The Soviets had a command economy in which almost all enterprises were owned by the state. Central planners set production goals with little attention paid to market signals. Because Europeans had come to prize the private property rights they had wrested from monarchs long ago, many Russians resisted the appropriation of their property, so political repression had accompanied the Soviets’ economic restructuring. After the war, Soviet planners announced new economic goals that made control even tighter. The Soviet government was determined never again to be exposed to a horrendous invasion like that of Hitler’s, so they created a buffer zone comprising the countries of Poland, Hungary, Yugoslavia, Romania, Czechoslovakia, Albania, and Bulgaria. Buffering, as it turned out, involved imposing upon these nations command economies, one-party rule, and subordination to the Soviet Union.
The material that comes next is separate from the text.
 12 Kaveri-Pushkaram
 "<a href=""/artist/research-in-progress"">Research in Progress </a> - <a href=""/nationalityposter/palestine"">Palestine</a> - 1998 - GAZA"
Only Yugoslavia avoided the embrace of the Soviet leader Joseph Stalin.

Russian industry had performed magnificently during the war. Its economy recovered prewar production levels within five years. Without the imperatives of war, government planners became less surefooted. Little was actually known about the poor outcome of the Soviets’ successive five-year plans until much later. This left Marxists in Italy, Germany, Britain, France, and even the United States free to agitate for communism in their countries.

American leaders chose the informative option. Not having experienced war at home and without a very strong labor tradition, Americans had little interest in radical programs that allowed the government to direct economic initiatives. Those members of Roosevelt’s New Deal who had favored more political control had been replaced during the war by businessmen, the so-called dollar-a-year men, who won back public confidence by meeting war production goals. Lost during the Depression, this renewed confidence bolstered their arguments against allowing the government’s wartime intervention to become a prelude to more central planning.
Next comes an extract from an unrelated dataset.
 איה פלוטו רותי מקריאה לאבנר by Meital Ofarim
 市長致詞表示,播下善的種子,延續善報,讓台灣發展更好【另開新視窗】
The Depression had exposed the two great weaknesses of capitalism: its wayward oscillations between good times and bad and the vastly unequal distribution of the wealth it produced. While American leaders rejected both central planning and central guidance, they recognized the need to moderate these tendencies. There would be no returning to the business mentality of the early twentieth century even if Americans remained loyal to free enterprise. The term itself became freighted with ideological meaning as the differences between the Soviet Union and the United States passed from principles to form the matrix for foreign policies.
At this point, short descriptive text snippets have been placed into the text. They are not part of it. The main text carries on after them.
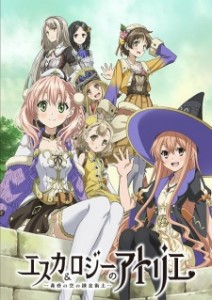 Anime Like Atelier Escha & Logy,Alchemists of the Dusk Sky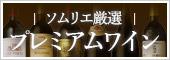 GLD・PRM会員限定 ソムリエ厳選プレミアムワイン特集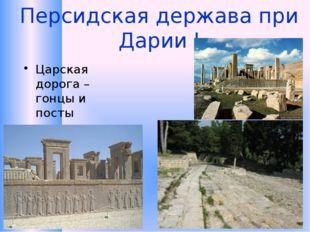 Персидская держава при Дарии I Царская дорога – гонцы и посты Персеполь и дво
American diplomats involved in reviving the prostrate countries of Europe favored letting market forces do the job. America’s great wealth and wealth-making capacity gave its preference preponderant influence, and these were to let loose the efficient operation of markets rather than follow political dictates. But the Depression had left leaders aware of the need to restrain some nationalist impulses for international free trade to operate optimally. The failure of Congress to go along with the League of Nations after the First World War remained a vivid memory. Roosevelt and his advisers began planning for peace while the war raged on. They had learned from experience and secured agreements before their allies could start fiddling with their currencies and protecting domestic industrial and agricultural producers.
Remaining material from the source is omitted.